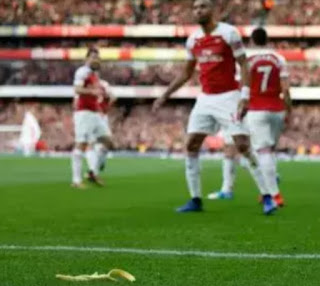 A Tottenham  fan has been arrested for throwing a banana skin onto the pitch at the Emirates Stadium as Aubameyang celebrated scoring a penalty in front of Tottenham fans.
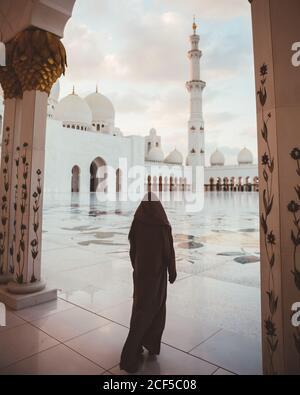 Vista posterior de la mujer islámica anónima en vestido negro largo caminando en la plaza de azulejos de la majestuosa mezquita blanca, Dubai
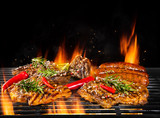 Various meat being grilled, isolated on black
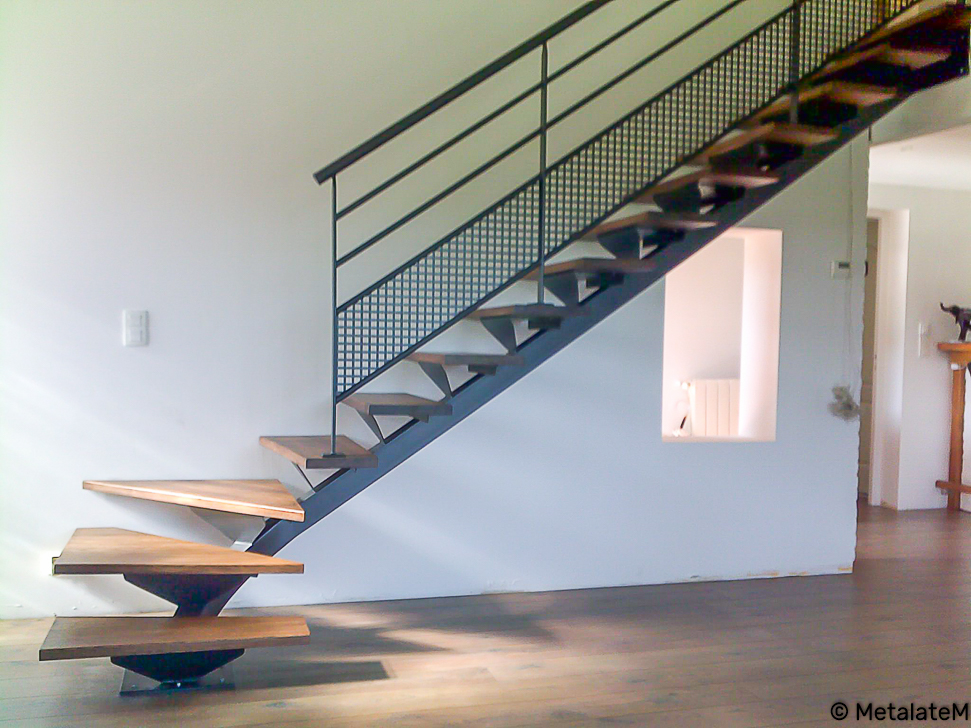 Escalier tournant bas à limon central avec marches en bois.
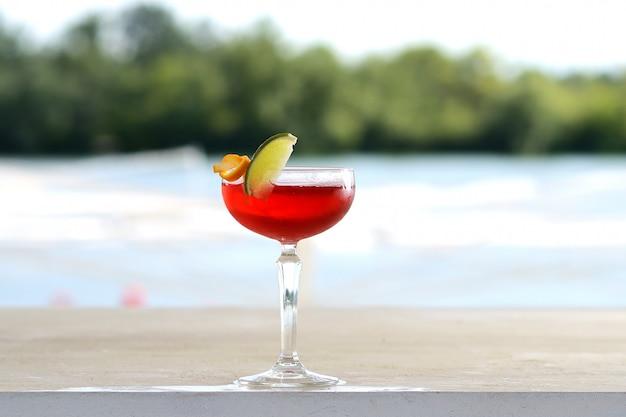 Rotes cocktail in einem becherglas mit einer limettenscheibe. mit blumendekor Premium Fotos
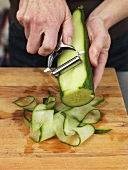 Man making cucumber ribbons with a vegetable peeler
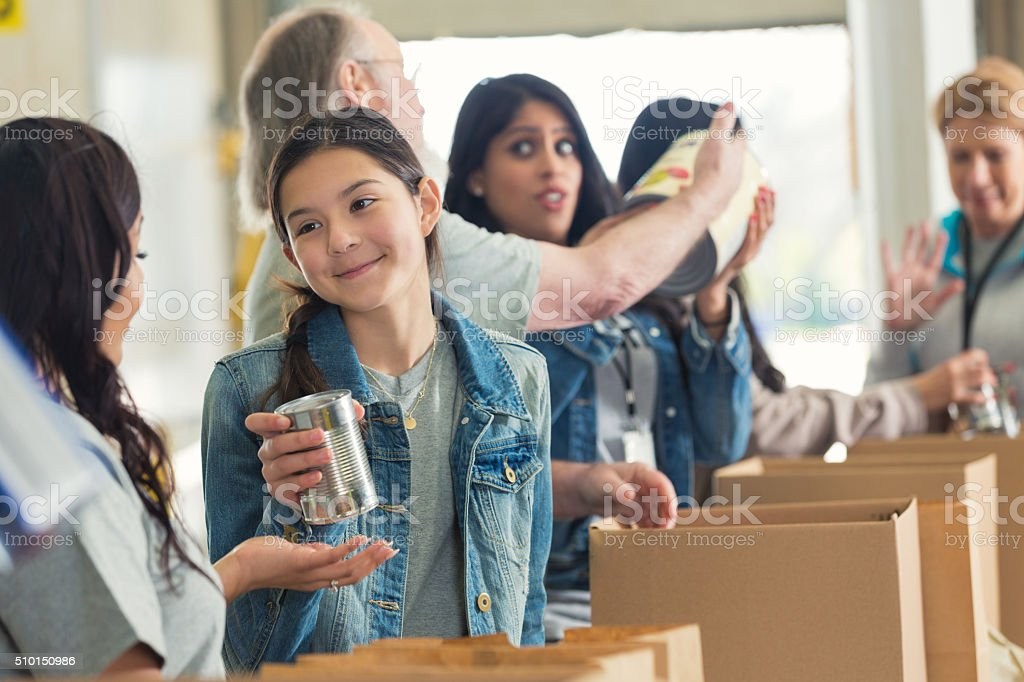 Diverse volunteers packing boxes at food drive stock photo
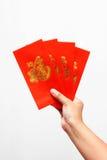 красный цвет удерживания руки габарита Китаев Стоковые Изображения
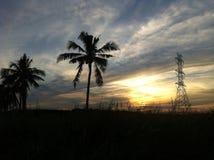 Solnedgång på vägen Arkivfoto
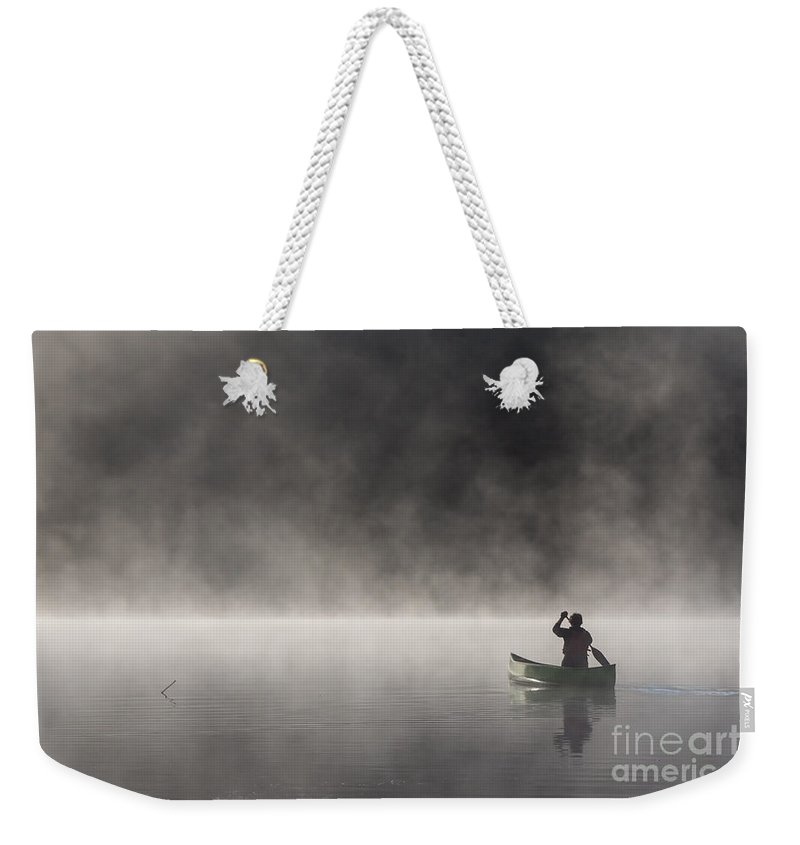 Canoeing Weekender Tote Bag featuring the photograph Gliding Through The Mist by Barbara McMahon
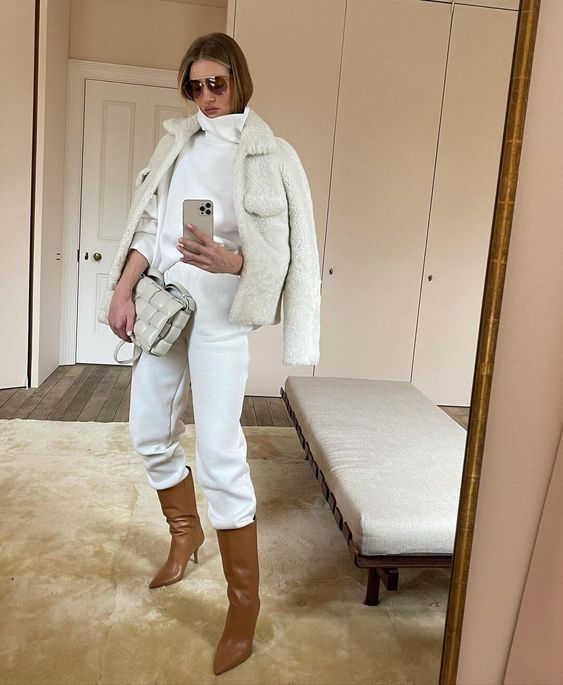 Rosie Huntington-Whiteley wearing a white turtleneck and sweatpants, brown boots, a white faux fur jacket and a creamy bag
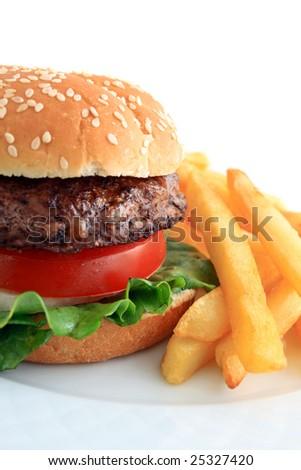 Charbroiled hamburger on sesame bun with fries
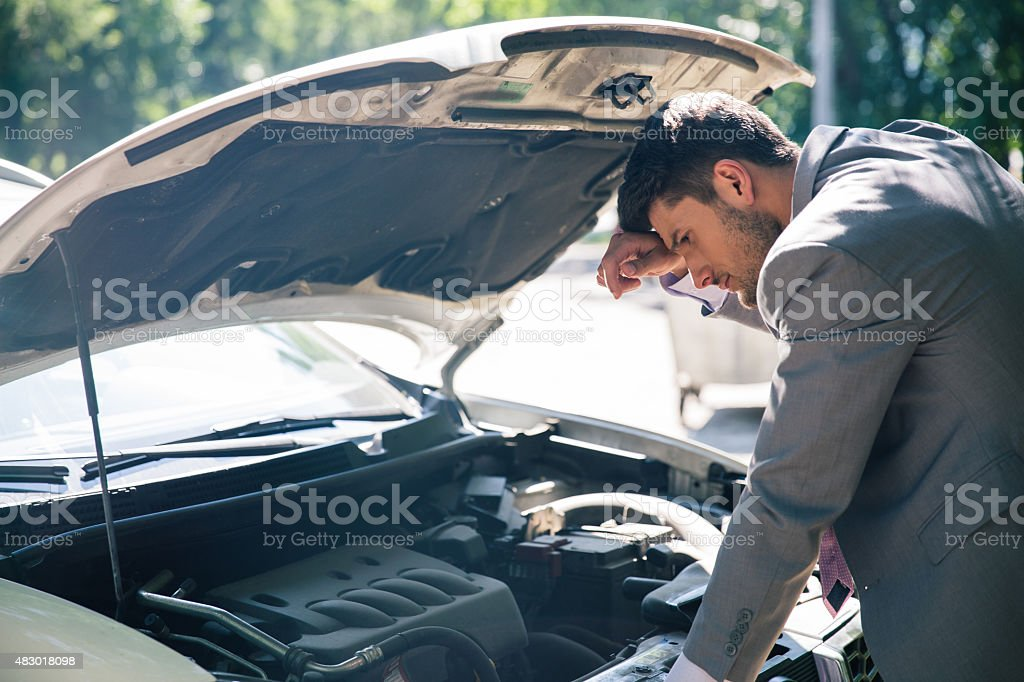 Man looking under the hood of car stock photo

----------

In the copy, omit the pictures and give every line of the data exactly.

 A Tottenham  fan has been arrested for throwing a banana skin onto the pitch at the Emirates Stadium as Aubameyang celebrated scoring a penalty in front of Tottenham fans.
 Vista posterior de la mujer islámica anónima en vestido negro largo caminando en la plaza de azulejos de la majestuosa mezquita blanca, Dubai
 Various meat being grilled, isolated on black
 Escalier tournant bas à limon central avec marches en bois.
 Rotes cocktail in einem becherglas mit einer limettenscheibe. mit blumendekor Premium Fotos
 Man making cucumber ribbons with a vegetable peeler
 Diverse volunteers packing boxes at food drive stock photo
 красный цвет удерживания руки габарита Китаев Стоковые Изображения
 Solnedgång på vägen Arkivfoto
 Canoeing Weekender Tote Bag featuring the photograph Gliding Through The Mist by Barbara McMahon
 Rosie Huntington-Whiteley wearing a white turtleneck and sweatpants, brown boots, a white faux fur jacket and a creamy bag
 Charbroiled hamburger on sesame bun with fries
 Man looking under the hood of car stock photo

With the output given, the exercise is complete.